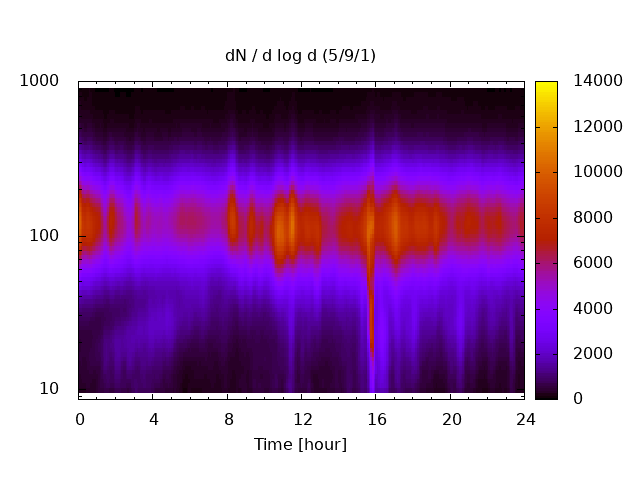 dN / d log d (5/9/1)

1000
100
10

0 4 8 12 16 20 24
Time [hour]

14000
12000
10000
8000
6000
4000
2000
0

Task directions:
Output all the data, exactly, without images.

Task solution:
 dN / d log d (5/9/1)

1000
100
10

0 4 8 12 16 20 24
Time [hour]

14000
12000
10000
8000
6000
4000
2000
0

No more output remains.